Records excerpted from a collection:
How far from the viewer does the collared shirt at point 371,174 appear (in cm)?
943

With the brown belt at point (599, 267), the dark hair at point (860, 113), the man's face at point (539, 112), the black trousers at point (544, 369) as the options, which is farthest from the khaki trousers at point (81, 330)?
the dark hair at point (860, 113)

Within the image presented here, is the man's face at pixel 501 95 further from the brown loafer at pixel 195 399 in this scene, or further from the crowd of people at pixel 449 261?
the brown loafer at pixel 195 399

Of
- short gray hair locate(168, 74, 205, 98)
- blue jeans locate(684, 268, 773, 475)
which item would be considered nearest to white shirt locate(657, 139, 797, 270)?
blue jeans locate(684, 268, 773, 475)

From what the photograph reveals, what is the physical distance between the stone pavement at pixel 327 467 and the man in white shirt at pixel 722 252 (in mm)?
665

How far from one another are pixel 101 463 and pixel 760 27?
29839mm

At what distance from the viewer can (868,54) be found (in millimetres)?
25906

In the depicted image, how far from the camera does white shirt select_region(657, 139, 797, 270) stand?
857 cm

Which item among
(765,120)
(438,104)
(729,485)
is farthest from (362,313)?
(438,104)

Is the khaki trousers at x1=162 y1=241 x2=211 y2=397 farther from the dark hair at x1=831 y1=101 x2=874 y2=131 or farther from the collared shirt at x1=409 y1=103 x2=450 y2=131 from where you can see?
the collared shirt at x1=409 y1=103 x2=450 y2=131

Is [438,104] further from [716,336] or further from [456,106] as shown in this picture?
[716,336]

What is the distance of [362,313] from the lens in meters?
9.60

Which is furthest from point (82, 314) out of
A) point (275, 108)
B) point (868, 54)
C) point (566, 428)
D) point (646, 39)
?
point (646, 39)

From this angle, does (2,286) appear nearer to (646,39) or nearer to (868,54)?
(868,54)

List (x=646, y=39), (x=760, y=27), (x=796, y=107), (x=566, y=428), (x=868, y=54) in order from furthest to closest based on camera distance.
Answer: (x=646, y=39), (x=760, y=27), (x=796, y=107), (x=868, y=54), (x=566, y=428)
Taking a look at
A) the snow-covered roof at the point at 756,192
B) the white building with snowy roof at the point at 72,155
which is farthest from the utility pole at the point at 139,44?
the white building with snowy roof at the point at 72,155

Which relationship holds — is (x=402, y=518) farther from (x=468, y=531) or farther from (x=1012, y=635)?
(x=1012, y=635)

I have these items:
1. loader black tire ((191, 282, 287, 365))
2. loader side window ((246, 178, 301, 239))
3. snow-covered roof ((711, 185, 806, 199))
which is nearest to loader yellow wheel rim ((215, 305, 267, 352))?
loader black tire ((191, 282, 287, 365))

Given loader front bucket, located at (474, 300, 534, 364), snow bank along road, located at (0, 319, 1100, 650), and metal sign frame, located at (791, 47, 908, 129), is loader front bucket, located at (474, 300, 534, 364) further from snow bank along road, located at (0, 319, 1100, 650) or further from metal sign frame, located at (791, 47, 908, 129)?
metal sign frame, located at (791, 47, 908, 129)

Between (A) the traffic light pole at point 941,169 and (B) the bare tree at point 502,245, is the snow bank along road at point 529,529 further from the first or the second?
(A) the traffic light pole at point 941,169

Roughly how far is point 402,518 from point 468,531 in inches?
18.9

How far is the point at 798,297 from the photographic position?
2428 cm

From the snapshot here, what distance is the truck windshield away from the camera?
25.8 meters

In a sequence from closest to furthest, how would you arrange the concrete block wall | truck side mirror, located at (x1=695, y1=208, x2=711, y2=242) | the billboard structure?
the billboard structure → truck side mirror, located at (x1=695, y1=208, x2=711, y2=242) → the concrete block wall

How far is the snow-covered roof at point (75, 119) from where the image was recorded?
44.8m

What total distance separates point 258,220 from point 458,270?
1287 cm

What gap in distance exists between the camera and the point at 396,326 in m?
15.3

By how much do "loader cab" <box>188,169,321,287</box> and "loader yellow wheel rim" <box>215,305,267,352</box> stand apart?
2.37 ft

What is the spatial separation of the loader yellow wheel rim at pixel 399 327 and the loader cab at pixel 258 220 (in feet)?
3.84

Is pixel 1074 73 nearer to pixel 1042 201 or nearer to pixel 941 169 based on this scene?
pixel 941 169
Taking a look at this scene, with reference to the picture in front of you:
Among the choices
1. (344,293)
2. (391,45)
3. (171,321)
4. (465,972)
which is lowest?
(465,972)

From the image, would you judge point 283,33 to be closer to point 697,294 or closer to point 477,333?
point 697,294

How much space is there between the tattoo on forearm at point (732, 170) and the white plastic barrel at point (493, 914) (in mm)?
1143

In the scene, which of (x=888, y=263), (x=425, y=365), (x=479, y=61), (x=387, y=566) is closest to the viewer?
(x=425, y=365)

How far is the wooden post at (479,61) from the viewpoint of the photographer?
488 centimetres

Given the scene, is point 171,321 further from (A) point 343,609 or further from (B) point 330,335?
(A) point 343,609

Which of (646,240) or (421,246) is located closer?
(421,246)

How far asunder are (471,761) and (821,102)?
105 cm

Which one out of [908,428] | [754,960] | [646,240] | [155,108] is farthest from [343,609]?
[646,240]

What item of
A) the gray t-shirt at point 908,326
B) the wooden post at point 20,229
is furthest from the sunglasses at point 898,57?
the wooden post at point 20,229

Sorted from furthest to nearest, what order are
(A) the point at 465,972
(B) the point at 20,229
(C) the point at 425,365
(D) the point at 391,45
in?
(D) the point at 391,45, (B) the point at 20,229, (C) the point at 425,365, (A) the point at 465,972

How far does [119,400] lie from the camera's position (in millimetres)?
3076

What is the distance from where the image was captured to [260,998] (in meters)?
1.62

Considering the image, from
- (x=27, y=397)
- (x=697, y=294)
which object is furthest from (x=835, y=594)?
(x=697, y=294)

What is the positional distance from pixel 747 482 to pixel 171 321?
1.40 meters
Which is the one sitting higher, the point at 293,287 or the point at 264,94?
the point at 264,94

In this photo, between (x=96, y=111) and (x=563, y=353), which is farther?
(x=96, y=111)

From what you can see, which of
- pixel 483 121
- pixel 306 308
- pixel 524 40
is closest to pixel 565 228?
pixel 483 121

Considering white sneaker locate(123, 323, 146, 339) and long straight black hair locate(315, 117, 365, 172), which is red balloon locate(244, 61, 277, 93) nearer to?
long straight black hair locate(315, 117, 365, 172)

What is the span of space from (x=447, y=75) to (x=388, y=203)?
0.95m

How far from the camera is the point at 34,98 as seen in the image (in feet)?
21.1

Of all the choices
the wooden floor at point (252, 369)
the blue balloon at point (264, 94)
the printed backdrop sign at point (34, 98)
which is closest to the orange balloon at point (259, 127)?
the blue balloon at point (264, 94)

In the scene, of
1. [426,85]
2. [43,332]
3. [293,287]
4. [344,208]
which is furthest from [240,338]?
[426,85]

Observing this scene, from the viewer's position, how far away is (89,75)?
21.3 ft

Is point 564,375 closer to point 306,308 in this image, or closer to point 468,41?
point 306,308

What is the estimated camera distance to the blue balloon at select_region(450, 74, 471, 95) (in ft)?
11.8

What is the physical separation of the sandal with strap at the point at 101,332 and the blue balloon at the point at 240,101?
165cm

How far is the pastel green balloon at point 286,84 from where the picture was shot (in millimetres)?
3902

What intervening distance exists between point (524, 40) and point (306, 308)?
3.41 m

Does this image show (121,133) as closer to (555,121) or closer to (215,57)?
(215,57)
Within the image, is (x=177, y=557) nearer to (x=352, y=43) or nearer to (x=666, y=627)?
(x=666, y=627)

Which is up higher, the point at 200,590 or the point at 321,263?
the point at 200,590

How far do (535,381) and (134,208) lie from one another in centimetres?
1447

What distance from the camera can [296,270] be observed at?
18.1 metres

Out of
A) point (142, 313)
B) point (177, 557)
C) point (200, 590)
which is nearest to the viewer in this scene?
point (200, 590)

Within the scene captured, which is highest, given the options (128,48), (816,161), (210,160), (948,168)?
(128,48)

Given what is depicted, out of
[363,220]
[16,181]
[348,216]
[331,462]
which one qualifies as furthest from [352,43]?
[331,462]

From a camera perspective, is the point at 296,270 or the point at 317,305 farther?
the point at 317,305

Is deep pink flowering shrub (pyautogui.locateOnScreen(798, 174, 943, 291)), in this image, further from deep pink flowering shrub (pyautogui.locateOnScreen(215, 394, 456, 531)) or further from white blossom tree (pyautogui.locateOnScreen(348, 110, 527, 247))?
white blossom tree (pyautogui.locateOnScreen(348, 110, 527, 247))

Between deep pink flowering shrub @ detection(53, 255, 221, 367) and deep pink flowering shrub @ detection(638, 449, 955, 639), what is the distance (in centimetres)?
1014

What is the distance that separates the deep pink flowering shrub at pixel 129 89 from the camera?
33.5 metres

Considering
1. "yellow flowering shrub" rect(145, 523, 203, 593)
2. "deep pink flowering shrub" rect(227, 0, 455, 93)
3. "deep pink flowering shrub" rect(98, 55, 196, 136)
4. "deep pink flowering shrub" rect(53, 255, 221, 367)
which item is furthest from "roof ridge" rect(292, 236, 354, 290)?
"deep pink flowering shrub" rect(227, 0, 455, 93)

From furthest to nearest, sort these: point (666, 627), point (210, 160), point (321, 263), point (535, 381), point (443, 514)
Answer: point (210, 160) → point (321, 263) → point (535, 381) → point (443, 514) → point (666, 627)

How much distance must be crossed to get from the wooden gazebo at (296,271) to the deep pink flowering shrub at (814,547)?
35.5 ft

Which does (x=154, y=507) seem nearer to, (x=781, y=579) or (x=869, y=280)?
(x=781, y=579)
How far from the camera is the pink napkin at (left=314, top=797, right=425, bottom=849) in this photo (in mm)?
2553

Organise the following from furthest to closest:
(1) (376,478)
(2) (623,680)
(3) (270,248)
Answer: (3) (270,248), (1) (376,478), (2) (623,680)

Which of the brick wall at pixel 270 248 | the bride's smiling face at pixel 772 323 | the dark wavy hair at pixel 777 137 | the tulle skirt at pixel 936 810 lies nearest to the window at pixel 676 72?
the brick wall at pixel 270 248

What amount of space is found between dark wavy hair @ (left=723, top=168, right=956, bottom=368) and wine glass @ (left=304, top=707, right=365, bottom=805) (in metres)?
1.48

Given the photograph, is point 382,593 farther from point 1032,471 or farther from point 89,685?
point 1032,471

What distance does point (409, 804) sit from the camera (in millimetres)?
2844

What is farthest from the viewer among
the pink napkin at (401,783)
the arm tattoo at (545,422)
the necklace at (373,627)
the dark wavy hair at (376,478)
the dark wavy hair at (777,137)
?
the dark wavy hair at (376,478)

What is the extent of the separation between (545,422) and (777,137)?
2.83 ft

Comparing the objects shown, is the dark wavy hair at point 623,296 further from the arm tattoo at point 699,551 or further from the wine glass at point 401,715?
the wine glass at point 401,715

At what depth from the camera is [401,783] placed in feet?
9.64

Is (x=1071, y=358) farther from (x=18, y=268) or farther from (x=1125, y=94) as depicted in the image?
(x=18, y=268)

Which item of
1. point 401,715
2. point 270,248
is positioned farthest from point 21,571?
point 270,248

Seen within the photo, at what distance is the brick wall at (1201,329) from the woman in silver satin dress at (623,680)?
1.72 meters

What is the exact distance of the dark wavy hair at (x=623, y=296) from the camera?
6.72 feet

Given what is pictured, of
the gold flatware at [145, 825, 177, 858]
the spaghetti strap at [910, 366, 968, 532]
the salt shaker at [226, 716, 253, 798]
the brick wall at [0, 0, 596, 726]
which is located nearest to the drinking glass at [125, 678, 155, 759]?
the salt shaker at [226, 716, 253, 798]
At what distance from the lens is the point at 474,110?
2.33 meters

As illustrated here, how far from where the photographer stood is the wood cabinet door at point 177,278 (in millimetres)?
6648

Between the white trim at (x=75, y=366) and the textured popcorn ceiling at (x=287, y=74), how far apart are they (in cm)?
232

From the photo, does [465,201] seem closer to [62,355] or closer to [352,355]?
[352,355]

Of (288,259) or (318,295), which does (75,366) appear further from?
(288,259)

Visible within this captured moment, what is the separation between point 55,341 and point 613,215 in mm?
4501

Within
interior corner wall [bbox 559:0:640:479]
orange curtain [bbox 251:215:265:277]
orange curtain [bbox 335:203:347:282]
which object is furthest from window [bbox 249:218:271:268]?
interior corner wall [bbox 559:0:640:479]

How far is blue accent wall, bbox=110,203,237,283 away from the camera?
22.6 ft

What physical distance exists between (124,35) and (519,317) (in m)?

§ WHAT YOU HAVE TO DO
Please retype, exactly as written, every line from the line containing "What is the extent" through the last line of the records above, including both of those lines, and nothing else.

§ WRITTEN ANSWER
What is the extent of the separation between (545,422) and (777,137)?
2.83 ft

Comparing the objects shown, is the dark wavy hair at point 623,296 further from the arm tattoo at point 699,551 or further from the wine glass at point 401,715?
the wine glass at point 401,715

At what depth from the camera is [401,783] placed in feet?
9.64

Is (x=1071, y=358) farther from (x=18, y=268) or farther from (x=1125, y=94) as depicted in the image?
(x=18, y=268)

Which item of
1. point 401,715
2. point 270,248
is positioned farthest from point 21,571?
point 270,248

Seen within the photo, at what distance is the brick wall at (1201,329) from the woman in silver satin dress at (623,680)?
1.72 meters

What is the exact distance of the dark wavy hair at (x=623, y=296) from the camera?
6.72 feet

Given what is pictured, of
the gold flatware at [145, 825, 177, 858]
the spaghetti strap at [910, 366, 968, 532]
the salt shaker at [226, 716, 253, 798]
the brick wall at [0, 0, 596, 726]
which is located nearest to the drinking glass at [125, 678, 155, 759]?
the salt shaker at [226, 716, 253, 798]
At what distance from the lens is the point at 474,110?
2.33 meters

As illustrated here, how far from where the photographer stood is the wood cabinet door at point 177,278 (in millimetres)?
6648

Between the white trim at (x=75, y=366) and the textured popcorn ceiling at (x=287, y=74), how far apart are they (in cm)?
232

From the photo, does [465,201] seem closer to [62,355] or closer to [352,355]?
[352,355]

Of (288,259) or (318,295), which does (75,366) appear further from?
(288,259)

Visible within this captured moment, what is the separation between point 55,341 and point 613,215 in mm?
4501

Within
interior corner wall [bbox 559:0:640:479]
orange curtain [bbox 251:215:265:277]
orange curtain [bbox 335:203:347:282]
which object is furthest from window [bbox 249:218:271:268]?
interior corner wall [bbox 559:0:640:479]

How far is blue accent wall, bbox=110,203,237,283 away from the camera?
22.6 ft

What physical distance exists between (124,35) and (519,317) (in m)?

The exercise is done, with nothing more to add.